The same considerations must lead the State to take over the existing banks. Municipal banks on the Birmingham model may be competing banks; but when a national banking service comes, it will come by way of nationalizing the existing private banks.
There is another objection to the competitive method. If the State is to compete with private enterprise, it must allow private enterprise to compete with it. Now this is not practicable if the full advantage of nationalization is to be obtained. The Post Office is able to establish a letter service and C.O.D. parcel post in every village in the country, and a telephone and telegraph service in most of them, with charges reckoned in pence and halfpence, on condition that profiteers are not allowed to come in and pick out the easy bits of the business to exploit for themselves. The Postmaster-General does things for the nation that no profiteer would or could do; but his rule is All or Nothing.

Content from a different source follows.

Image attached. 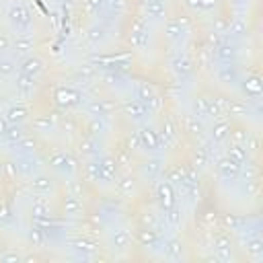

A Banker-General would have to insist on the same rule. He would establish banks, if not literally everywhere, at least in hundreds of places where the private banks would no more dream of opening a branch, even on the open-once-a-week scale, than of building a Grand Opera House. But he, too, would say “All or Nothing: I will not have any intelligent Jewish gentleman, or rapacious Christian person trained in the intelligent Jewish gentleman’s office, picking the plums out of my pudding”.
Yet do not conclude that all State activities will be State monopolies. Indeed the nationalization of banking will certainly enlarge the possibilities of private activity in all sorts of ways. But as the big public services will have to be made practically ubiquitous, charging more than they cost in one place and less in another, they must be protected against sectional private competition. Otherwise we should have what prevails at present in municipal building, where all the lucrative contracts for the houses of the rich and the offices of the capitalists and the churches and institutions and so forth go to the private employer, whilst the municipality may build only dwellings for the poor at a loss, which they conceal from the ratepayers by fictitious figures as to the value of the land. Municipal building is always insolvent. If it had a monopoly it could afford to make every town in the land a ratepayers’ and tenants’ paradise.
This reminds me to remind you that every nationalization of an industry or service involves the occupation of land by the State. This land should always be nationalized by purchase and compensation. For if it is merely rented, as I am sorry to say it sometimes is, the charges made to the public must be raised by the amount of the rent, thus giving the ground landlord the money value of all the advantages of the nationalization.
I have said nothing about one of the cruelest effects of superseding an industry by competition instead of buying it up. The process consists fundamentally of the gradual impoverishment and ruin of those who are carrying on the superseded business. Capitalism is ruthless on this point: its principle is “Each for himself; and devil take the hindmost!” But the State has to consider the loser as well as the winner. It must not impoverish anybody. It must let the loser down easily; and there is no other way of doing this except the way of purchase and compensation.